━━━━━ DOCUMENT SECTION

# Fas course hours



## elizabethno1 (19 Jun 2011)

hi

stupid question maybe but just wondering does anyone have any ideas what hours might be for a full time course with fas i know its 5 days a week but just wondering if anyone has done a full time course and what hours it was in the days as i have a 2mth old baby and just thinking of childcare

any help would be appreciated

thanks


----------



## pippasue (20 Jun 2011)

I think it might depend on the course you do? Im not sure but maybe you should call Fas and ask them? Good luck!!


----------



## Kerry Gooner (20 Jun 2011)

I believe the hours are 8.30 - 3.45 (Mon - Thurs) and half day Friday.


----------



## Larkenn (28 Aug 2011)

I did a FAS course 3yrs ago and the hours were:

Mon to Thurs   8.30 - 4.15
Fri   8.30 - 12.15

Every course in the building did the same hours.


----------



## Black Sheep (29 Aug 2011)

As there are many types of Fas courses the hours vary from course.

I,m just wondering would you be confusing a Fas course with a Fas scheme which is 19 hours weekly. Those hours may spread over 5 days or 2 or 3 days per week depending on the requirements of the sponsor


----------

━━━━━━━━━━

* EXERCISE GOAL *
Reproduce the part of the Fas course hours thread word for word, starting with "any help would" and going on through "them? Good luck!!".

━━━━━ DATA SUPPLIED

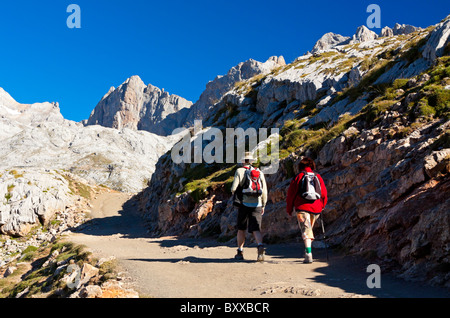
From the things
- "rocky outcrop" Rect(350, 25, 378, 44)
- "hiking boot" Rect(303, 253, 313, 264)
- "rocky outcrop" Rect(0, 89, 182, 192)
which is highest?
"rocky outcrop" Rect(350, 25, 378, 44)

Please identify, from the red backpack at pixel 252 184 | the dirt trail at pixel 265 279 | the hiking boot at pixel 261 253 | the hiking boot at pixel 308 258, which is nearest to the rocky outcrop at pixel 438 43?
the dirt trail at pixel 265 279

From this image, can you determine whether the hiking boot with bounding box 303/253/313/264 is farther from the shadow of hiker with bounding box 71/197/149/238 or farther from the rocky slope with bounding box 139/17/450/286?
the shadow of hiker with bounding box 71/197/149/238

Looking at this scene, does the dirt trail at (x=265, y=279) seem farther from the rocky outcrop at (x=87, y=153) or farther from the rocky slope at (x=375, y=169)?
the rocky outcrop at (x=87, y=153)

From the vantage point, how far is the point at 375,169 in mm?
12234

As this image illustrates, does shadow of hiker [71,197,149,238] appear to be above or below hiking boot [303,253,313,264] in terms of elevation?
below

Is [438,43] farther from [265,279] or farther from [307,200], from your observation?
[265,279]

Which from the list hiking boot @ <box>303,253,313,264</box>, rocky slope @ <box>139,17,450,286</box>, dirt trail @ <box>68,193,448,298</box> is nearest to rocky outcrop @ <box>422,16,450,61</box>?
rocky slope @ <box>139,17,450,286</box>

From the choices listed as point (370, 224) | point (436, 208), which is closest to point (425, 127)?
point (370, 224)

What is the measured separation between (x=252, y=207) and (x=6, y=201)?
58110 millimetres

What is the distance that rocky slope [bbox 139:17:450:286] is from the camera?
757 centimetres

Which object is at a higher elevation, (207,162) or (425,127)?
(207,162)

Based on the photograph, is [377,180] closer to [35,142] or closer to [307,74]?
[307,74]

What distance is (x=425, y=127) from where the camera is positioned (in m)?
11.8

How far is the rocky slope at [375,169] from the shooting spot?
757cm
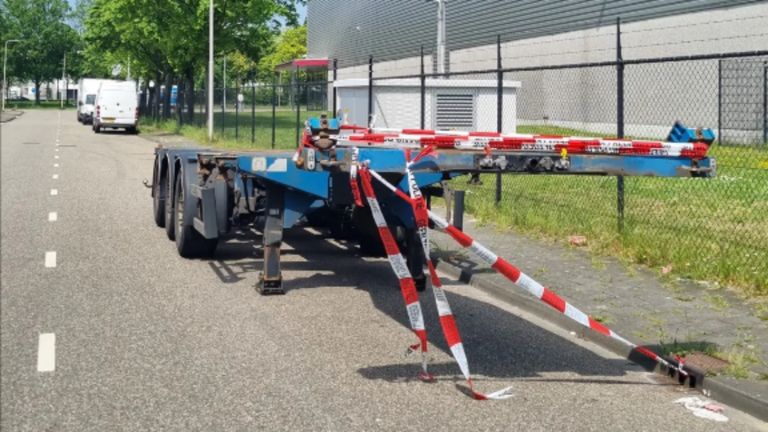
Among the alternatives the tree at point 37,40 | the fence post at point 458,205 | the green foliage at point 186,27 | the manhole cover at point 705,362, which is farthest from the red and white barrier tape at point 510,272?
the tree at point 37,40

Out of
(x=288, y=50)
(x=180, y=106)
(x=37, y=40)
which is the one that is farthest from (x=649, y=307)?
(x=37, y=40)

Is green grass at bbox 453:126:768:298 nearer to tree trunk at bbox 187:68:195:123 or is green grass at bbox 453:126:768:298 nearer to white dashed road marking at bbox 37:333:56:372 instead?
white dashed road marking at bbox 37:333:56:372

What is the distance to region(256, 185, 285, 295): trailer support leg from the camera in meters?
8.58

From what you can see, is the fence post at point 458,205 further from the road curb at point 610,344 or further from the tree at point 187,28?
the tree at point 187,28

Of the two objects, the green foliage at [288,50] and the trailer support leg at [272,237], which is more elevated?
the green foliage at [288,50]

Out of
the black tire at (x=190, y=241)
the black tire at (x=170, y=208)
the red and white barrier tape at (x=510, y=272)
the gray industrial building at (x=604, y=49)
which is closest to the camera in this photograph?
the red and white barrier tape at (x=510, y=272)

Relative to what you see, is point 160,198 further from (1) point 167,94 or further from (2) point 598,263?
(1) point 167,94

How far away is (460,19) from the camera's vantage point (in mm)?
39625

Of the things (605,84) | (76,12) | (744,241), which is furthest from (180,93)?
(76,12)

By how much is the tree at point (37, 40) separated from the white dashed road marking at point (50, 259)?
10010 centimetres

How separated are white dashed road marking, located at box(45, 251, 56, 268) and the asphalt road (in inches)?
2.5

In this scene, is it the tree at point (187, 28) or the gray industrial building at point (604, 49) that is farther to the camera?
the tree at point (187, 28)

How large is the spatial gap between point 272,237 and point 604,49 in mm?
24091

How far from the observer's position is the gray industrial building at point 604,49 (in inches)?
985
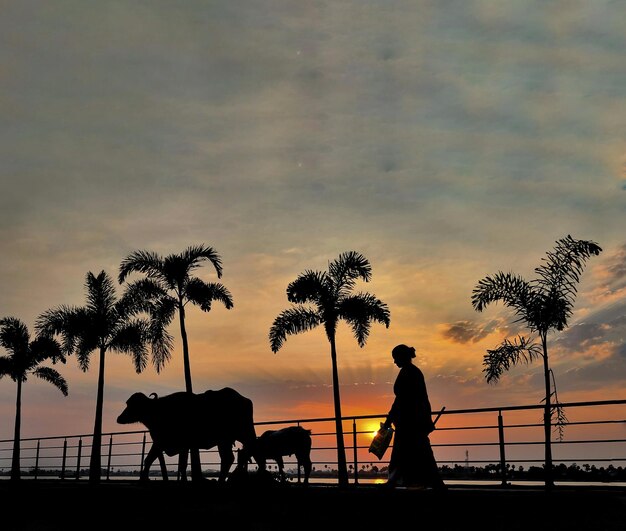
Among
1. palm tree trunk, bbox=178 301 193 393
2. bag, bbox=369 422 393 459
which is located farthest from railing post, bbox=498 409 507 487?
palm tree trunk, bbox=178 301 193 393

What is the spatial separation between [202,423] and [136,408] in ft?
8.18

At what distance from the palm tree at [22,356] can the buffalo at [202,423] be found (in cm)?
2484

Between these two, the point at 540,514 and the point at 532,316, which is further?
the point at 532,316

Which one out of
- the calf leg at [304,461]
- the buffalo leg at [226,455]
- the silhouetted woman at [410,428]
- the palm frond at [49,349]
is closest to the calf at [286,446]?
the calf leg at [304,461]

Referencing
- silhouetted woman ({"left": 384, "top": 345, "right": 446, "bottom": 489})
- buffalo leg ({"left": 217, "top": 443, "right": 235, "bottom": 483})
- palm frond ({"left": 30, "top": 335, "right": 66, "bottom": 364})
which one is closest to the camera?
silhouetted woman ({"left": 384, "top": 345, "right": 446, "bottom": 489})

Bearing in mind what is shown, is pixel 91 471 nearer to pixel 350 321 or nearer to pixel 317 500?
pixel 350 321

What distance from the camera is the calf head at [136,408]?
19.2m

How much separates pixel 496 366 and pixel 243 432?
7.82 metres

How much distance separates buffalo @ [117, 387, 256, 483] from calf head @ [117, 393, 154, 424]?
12.2 inches

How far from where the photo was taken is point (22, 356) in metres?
43.3

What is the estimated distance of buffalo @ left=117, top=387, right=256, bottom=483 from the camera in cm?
1767

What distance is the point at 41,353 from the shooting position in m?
42.0

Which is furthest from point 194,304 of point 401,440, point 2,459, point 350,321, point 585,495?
point 585,495

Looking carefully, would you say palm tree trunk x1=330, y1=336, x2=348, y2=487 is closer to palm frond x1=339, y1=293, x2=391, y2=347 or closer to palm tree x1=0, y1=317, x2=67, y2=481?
palm frond x1=339, y1=293, x2=391, y2=347
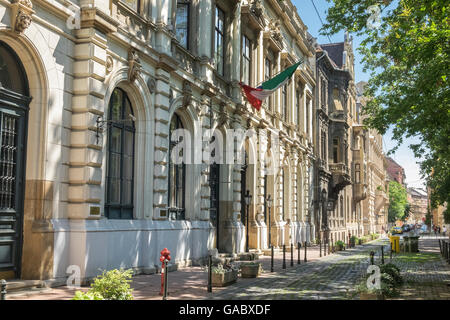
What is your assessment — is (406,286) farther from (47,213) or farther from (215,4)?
(215,4)

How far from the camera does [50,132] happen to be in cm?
1258

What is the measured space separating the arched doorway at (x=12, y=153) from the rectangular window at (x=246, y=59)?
1583 cm

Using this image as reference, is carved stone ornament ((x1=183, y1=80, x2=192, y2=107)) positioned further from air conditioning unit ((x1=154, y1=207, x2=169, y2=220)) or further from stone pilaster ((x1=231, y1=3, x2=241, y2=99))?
stone pilaster ((x1=231, y1=3, x2=241, y2=99))

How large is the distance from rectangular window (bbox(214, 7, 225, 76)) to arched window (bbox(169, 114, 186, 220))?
5.06m

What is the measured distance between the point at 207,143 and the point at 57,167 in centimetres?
904

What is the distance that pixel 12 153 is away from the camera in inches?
468

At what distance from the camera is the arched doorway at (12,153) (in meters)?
11.6

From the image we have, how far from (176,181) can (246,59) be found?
35.6 ft

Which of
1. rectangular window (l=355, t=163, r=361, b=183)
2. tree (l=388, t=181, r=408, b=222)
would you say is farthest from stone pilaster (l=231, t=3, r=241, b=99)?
tree (l=388, t=181, r=408, b=222)

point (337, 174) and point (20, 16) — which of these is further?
point (337, 174)

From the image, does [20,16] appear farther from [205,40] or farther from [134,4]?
[205,40]

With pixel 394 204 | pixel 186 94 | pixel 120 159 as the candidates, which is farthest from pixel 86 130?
pixel 394 204

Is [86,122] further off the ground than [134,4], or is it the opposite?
[134,4]

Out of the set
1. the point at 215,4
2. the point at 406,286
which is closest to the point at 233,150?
the point at 215,4
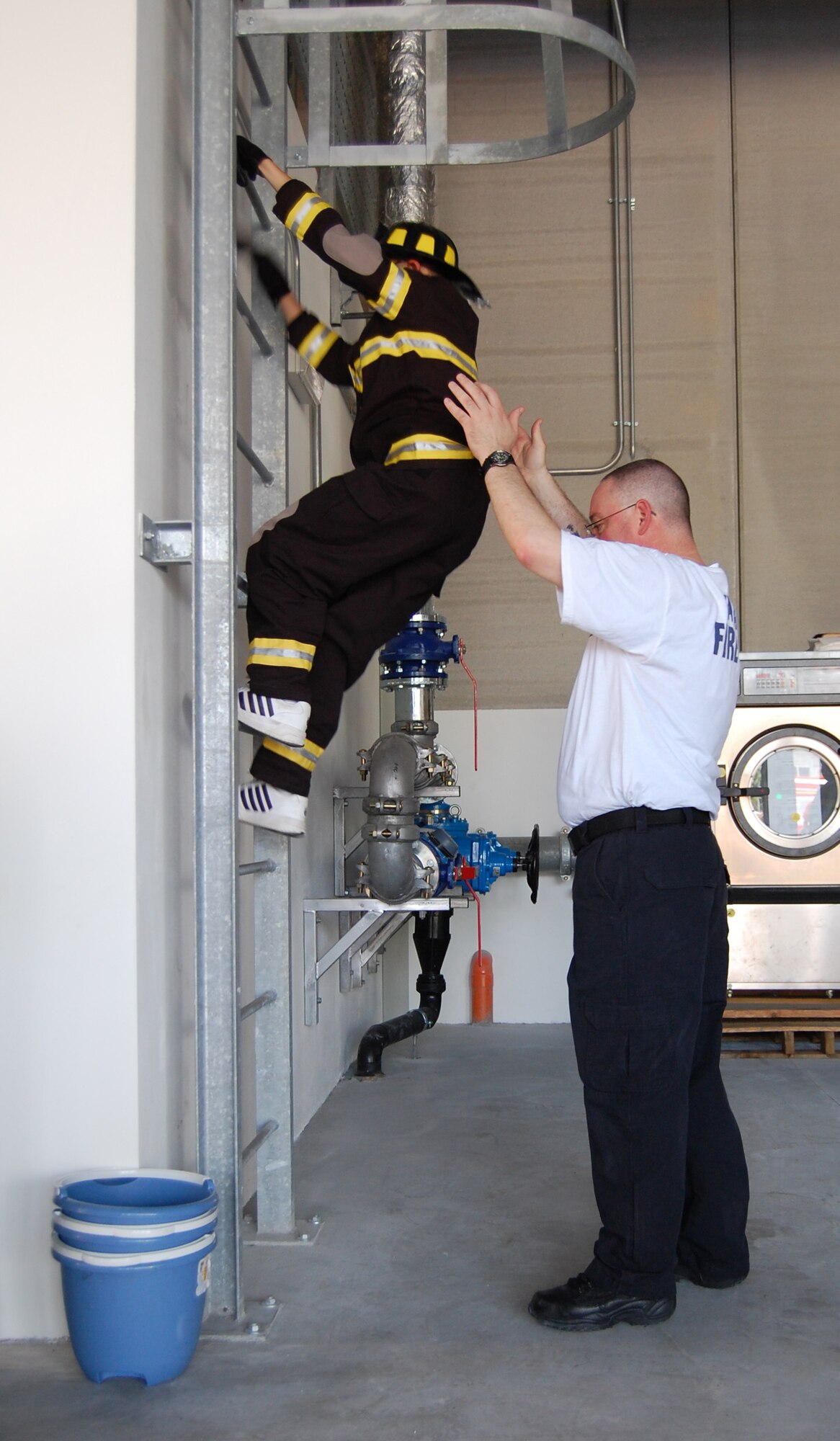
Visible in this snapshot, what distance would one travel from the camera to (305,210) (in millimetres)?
2469

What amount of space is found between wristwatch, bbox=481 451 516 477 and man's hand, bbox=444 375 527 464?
0.05ft

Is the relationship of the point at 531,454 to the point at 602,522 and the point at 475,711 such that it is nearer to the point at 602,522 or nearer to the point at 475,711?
the point at 602,522

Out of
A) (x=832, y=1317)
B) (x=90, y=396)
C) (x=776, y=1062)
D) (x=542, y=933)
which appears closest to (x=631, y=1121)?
(x=832, y=1317)

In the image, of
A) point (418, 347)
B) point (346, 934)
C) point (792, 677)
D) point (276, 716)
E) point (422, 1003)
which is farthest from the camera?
point (792, 677)

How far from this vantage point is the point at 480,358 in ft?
18.7

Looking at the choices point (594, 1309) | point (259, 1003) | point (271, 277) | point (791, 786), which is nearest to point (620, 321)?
point (791, 786)

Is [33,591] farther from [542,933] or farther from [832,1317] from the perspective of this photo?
[542,933]

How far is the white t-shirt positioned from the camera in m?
2.27

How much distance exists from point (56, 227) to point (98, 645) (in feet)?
2.58

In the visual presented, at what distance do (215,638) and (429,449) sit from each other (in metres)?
0.62

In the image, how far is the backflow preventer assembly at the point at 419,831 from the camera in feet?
12.4

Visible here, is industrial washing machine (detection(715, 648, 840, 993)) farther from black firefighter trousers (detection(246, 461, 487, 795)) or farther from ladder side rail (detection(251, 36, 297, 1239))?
black firefighter trousers (detection(246, 461, 487, 795))

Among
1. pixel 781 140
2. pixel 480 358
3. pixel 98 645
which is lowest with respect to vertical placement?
pixel 98 645

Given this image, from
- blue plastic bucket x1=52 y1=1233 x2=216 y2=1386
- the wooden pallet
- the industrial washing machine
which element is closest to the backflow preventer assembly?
the industrial washing machine
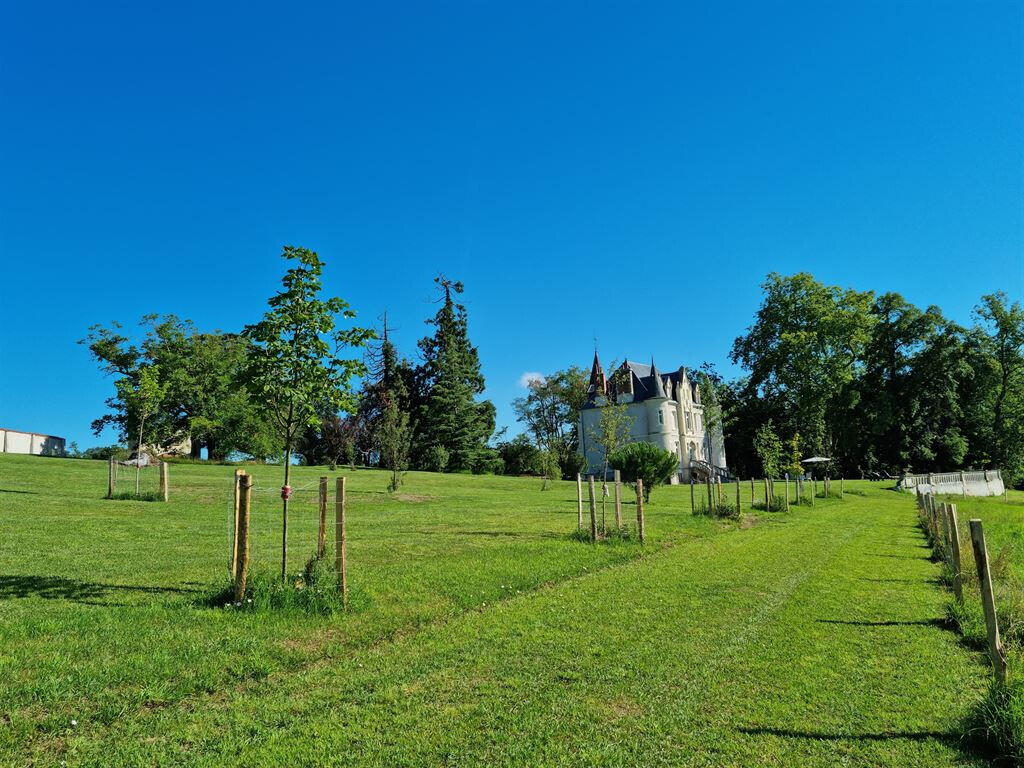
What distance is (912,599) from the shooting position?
977cm

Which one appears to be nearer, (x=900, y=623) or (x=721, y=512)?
(x=900, y=623)

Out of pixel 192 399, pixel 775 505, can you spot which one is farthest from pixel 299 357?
pixel 192 399

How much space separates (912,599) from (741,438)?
63.9 m

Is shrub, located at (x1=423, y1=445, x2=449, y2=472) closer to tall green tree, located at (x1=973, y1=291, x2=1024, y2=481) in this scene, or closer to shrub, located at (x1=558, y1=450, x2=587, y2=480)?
shrub, located at (x1=558, y1=450, x2=587, y2=480)

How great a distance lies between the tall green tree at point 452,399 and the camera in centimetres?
6088

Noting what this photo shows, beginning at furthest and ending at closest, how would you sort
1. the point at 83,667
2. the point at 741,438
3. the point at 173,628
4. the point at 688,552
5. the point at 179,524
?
the point at 741,438, the point at 179,524, the point at 688,552, the point at 173,628, the point at 83,667

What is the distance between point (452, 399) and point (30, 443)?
33.2 meters

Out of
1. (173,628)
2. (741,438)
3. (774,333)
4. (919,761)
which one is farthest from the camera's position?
(741,438)

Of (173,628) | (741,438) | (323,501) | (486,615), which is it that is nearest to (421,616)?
(486,615)

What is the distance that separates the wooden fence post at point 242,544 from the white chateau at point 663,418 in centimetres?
5671

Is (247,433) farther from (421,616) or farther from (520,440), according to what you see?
(421,616)

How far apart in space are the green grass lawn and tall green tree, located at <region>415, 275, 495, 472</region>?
47.2m

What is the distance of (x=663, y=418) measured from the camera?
67.5 meters

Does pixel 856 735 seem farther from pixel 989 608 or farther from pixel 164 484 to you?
pixel 164 484
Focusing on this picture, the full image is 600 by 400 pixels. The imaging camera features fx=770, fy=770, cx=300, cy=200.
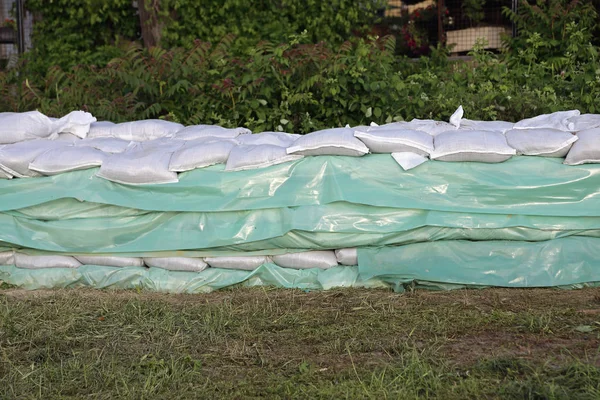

━━━━━━━━━━

* SOLUTION FOR THIS EXERCISE *
any help would be appreciated

thanks


----------



## pippasue (20 Jun 2011)

I think it might depend on the course you do? Im not sure but maybe you should call Fas and ask them? Good luck!!